Records from a dataset
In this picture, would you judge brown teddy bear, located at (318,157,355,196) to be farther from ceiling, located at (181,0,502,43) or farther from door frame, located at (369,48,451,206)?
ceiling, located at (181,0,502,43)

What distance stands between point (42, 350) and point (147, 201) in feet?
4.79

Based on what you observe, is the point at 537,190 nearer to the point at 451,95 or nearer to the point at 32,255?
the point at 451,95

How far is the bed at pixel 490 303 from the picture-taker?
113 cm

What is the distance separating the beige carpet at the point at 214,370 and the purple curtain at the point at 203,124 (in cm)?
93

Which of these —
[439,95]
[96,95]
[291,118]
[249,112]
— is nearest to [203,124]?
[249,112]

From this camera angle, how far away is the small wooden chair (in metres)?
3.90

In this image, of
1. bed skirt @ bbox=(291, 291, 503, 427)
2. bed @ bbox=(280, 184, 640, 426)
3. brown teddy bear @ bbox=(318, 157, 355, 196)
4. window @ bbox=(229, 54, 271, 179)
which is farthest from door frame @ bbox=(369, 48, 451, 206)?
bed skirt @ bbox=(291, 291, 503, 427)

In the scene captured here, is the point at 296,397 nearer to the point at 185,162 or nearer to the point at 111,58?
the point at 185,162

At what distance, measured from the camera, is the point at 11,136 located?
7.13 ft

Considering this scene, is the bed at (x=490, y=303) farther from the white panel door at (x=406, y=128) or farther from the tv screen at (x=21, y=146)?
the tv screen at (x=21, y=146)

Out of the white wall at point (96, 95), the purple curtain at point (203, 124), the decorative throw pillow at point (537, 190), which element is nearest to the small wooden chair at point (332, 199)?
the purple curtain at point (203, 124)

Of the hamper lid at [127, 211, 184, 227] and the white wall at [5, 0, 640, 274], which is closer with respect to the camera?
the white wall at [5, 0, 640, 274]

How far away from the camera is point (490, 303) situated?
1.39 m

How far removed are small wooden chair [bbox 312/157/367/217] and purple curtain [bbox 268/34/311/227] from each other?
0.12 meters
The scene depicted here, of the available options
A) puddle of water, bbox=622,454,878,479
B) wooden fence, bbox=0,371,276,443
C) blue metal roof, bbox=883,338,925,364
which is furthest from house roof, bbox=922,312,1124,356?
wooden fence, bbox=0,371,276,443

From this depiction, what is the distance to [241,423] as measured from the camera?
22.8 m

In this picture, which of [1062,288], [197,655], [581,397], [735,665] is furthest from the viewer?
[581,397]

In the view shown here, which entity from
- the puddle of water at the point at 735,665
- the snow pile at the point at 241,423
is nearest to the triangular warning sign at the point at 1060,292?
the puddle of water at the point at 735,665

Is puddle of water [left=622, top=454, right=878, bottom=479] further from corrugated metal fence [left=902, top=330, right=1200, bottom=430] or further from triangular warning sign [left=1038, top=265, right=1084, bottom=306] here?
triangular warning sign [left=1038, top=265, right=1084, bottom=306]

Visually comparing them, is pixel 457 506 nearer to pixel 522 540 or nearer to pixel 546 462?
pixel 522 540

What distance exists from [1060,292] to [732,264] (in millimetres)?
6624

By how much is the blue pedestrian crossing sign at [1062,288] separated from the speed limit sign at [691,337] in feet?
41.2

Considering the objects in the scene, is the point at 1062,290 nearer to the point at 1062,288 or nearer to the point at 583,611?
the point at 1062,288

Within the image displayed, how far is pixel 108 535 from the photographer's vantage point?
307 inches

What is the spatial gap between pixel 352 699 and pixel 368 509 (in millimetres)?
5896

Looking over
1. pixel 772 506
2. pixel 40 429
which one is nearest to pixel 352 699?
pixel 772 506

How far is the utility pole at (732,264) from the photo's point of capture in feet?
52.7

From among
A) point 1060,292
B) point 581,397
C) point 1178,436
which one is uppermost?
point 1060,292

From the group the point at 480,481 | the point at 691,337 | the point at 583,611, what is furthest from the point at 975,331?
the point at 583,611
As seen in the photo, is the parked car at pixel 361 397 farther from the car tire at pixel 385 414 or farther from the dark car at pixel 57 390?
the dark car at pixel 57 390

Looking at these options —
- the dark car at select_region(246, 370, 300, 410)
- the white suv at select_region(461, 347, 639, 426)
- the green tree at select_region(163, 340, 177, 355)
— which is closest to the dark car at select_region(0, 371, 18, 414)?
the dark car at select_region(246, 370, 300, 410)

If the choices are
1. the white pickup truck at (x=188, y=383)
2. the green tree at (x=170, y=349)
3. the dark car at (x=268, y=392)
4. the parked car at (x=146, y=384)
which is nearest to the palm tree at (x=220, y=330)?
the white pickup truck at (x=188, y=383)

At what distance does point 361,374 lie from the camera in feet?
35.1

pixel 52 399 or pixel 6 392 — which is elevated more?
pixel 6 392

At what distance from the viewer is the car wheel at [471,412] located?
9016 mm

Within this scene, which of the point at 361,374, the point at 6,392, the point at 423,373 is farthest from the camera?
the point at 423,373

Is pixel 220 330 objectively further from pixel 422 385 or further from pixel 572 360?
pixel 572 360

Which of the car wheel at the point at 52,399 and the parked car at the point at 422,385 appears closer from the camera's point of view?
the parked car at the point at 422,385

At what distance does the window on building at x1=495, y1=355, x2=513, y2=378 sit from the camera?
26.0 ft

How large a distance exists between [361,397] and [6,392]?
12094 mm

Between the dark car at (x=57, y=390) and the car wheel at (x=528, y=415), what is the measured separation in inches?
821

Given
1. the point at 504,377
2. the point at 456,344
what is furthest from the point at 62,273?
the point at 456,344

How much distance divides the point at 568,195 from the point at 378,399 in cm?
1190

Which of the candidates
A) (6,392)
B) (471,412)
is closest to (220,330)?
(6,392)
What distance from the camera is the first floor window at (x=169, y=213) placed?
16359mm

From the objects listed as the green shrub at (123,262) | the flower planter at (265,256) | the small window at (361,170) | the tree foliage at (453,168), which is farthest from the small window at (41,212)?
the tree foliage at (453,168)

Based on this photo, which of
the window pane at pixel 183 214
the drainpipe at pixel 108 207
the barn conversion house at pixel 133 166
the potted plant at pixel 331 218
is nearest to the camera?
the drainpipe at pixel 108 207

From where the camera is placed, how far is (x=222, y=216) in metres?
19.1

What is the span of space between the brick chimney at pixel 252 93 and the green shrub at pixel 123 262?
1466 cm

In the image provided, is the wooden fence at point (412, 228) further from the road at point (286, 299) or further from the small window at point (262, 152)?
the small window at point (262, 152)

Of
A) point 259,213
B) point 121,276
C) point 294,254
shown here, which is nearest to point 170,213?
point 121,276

Do this
Every line of the records above needs to be given again exactly.

Response to the task
In this picture, would you judge brown teddy bear, located at (318,157,355,196) to be farther from ceiling, located at (181,0,502,43) or farther from door frame, located at (369,48,451,206)?
ceiling, located at (181,0,502,43)

What distance stands between point (42, 350) and point (147, 201) in feet?
4.79

Based on what you observe, is the point at 537,190 nearer to the point at 451,95 or nearer to the point at 32,255?
the point at 451,95

How far is the bed at pixel 490 303 from the picture-taker?
113 cm

What is the distance separating the beige carpet at the point at 214,370 and the purple curtain at the point at 203,124 (in cm)?
93

Which of these —
[439,95]
[96,95]
[291,118]
[249,112]
— is nearest to [203,124]?
[249,112]

From this camera angle, how far away is the small wooden chair (in metres)?
3.90

In this image, of
1. bed skirt @ bbox=(291, 291, 503, 427)
2. bed @ bbox=(280, 184, 640, 426)
3. brown teddy bear @ bbox=(318, 157, 355, 196)
4. window @ bbox=(229, 54, 271, 179)
which is farthest from door frame @ bbox=(369, 48, 451, 206)?
bed skirt @ bbox=(291, 291, 503, 427)

In the scene captured here, is the point at 296,397 nearer to the point at 185,162 or nearer to the point at 111,58?
the point at 185,162

At what distance, measured from the camera, is the point at 11,136 located?
7.13 ft

Considering this scene, is the bed at (x=490, y=303) farther from the white panel door at (x=406, y=128) or farther from the tv screen at (x=21, y=146)?
the tv screen at (x=21, y=146)

Out of the white wall at point (96, 95), the purple curtain at point (203, 124), the decorative throw pillow at point (537, 190), which element is nearest to the small wooden chair at point (332, 199)?
the purple curtain at point (203, 124)

Of the hamper lid at [127, 211, 184, 227] and the white wall at [5, 0, 640, 274], which is closer with respect to the camera?
the white wall at [5, 0, 640, 274]

How far away from the camera is point (490, 303) situated?
1.39 m

How far removed are small wooden chair [bbox 312/157/367/217] and purple curtain [bbox 268/34/311/227] from each other?
0.12 meters
The scene depicted here, of the available options
A) puddle of water, bbox=622,454,878,479
B) wooden fence, bbox=0,371,276,443
C) blue metal roof, bbox=883,338,925,364
which is furthest from house roof, bbox=922,312,1124,356?
wooden fence, bbox=0,371,276,443

From this depiction, what is the distance to [241,423] as measured from the camera?
22.8 m

In this picture, which of [1062,288], [197,655], [581,397], [735,665] is furthest from the viewer?
[581,397]

In the view shown here, which entity from
- the puddle of water at the point at 735,665
- the snow pile at the point at 241,423
is nearest to the triangular warning sign at the point at 1060,292?
the puddle of water at the point at 735,665

Is puddle of water [left=622, top=454, right=878, bottom=479] further from corrugated metal fence [left=902, top=330, right=1200, bottom=430] or further from triangular warning sign [left=1038, top=265, right=1084, bottom=306] here?
triangular warning sign [left=1038, top=265, right=1084, bottom=306]

Visually comparing them, is pixel 457 506 nearer to pixel 522 540 or nearer to pixel 546 462?
pixel 522 540

What distance exists from [1060,292] to [732,264] (in millimetres)?
6624

By how much is the blue pedestrian crossing sign at [1062,288] separated from the speed limit sign at [691,337] in feet?
41.2

Considering the objects in the scene, is the point at 1062,290 nearer to the point at 1062,288 or nearer to the point at 583,611?
the point at 1062,288

Within the image displayed, how far is pixel 108 535 from the photographer's vantage point?
307 inches

What is the spatial gap between pixel 352 699 and pixel 368 509 (in millimetres)?
5896

Looking over
1. pixel 772 506
2. pixel 40 429
which one is nearest to pixel 352 699?
pixel 772 506

How far is the utility pole at (732,264) from the photo's point of capture in feet?
52.7

From among
A) point 1060,292
B) point 581,397
C) point 1178,436
which one is uppermost?
point 1060,292

From the group the point at 480,481 | the point at 691,337 | the point at 583,611, what is furthest from the point at 975,331?
the point at 583,611
As seen in the photo, is the parked car at pixel 361 397 farther from the car tire at pixel 385 414 or farther from the dark car at pixel 57 390?
the dark car at pixel 57 390

Looking at these options —
- the dark car at select_region(246, 370, 300, 410)
- the white suv at select_region(461, 347, 639, 426)
- the green tree at select_region(163, 340, 177, 355)
— which is closest to the dark car at select_region(0, 371, 18, 414)?
the dark car at select_region(246, 370, 300, 410)

If the choices are
1. the white pickup truck at (x=188, y=383)
2. the green tree at (x=170, y=349)
3. the dark car at (x=268, y=392)
4. the parked car at (x=146, y=384)
which is nearest to the palm tree at (x=220, y=330)?
the white pickup truck at (x=188, y=383)

At what distance does point 361,374 lie from the camera in feet?
35.1

pixel 52 399 or pixel 6 392 — which is elevated more?
pixel 6 392

At what distance from the viewer is the car wheel at [471,412] located?
9016 mm

Within this scene, which of the point at 361,374, the point at 6,392, the point at 423,373 is farthest from the camera?
the point at 423,373

Is pixel 220 330 objectively further from pixel 422 385 or further from pixel 572 360?
pixel 572 360

Which of the car wheel at the point at 52,399 and the parked car at the point at 422,385 appears closer from the camera's point of view?
the parked car at the point at 422,385

At what distance does the window on building at x1=495, y1=355, x2=513, y2=378 sit from the camera?
26.0 ft

How large a distance exists between [361,397] and [6,392]?
12094 mm

Between the dark car at (x=57, y=390) and the car wheel at (x=528, y=415), what is the measured separation in inches?
821

Given
1. the point at 504,377
2. the point at 456,344
what is furthest from the point at 62,273?
the point at 456,344

How much distance divides the point at 568,195 from the point at 378,399 in cm?
1190

Which of the candidates
A) (6,392)
B) (471,412)
is closest to (220,330)?
(6,392)
What distance from the camera is the first floor window at (x=169, y=213) placed?
16359mm

From the objects listed as the green shrub at (123,262) | the flower planter at (265,256) | the small window at (361,170) | the tree foliage at (453,168), which is farthest from the small window at (41,212)?
the tree foliage at (453,168)

Based on this photo, which of
the window pane at pixel 183 214
the drainpipe at pixel 108 207
the barn conversion house at pixel 133 166
the potted plant at pixel 331 218
is nearest to the camera?
the drainpipe at pixel 108 207

From where the camera is placed, how far is (x=222, y=216) in metres?
19.1

What is the span of space between the brick chimney at pixel 252 93 and the green shrub at pixel 123 262?
1466 cm

In the image provided, is the wooden fence at point (412, 228) further from the road at point (286, 299) or further from the small window at point (262, 152)?
the small window at point (262, 152)

Of
A) point 259,213
B) point 121,276
C) point 294,254
shown here, which is nearest to point 170,213?
point 121,276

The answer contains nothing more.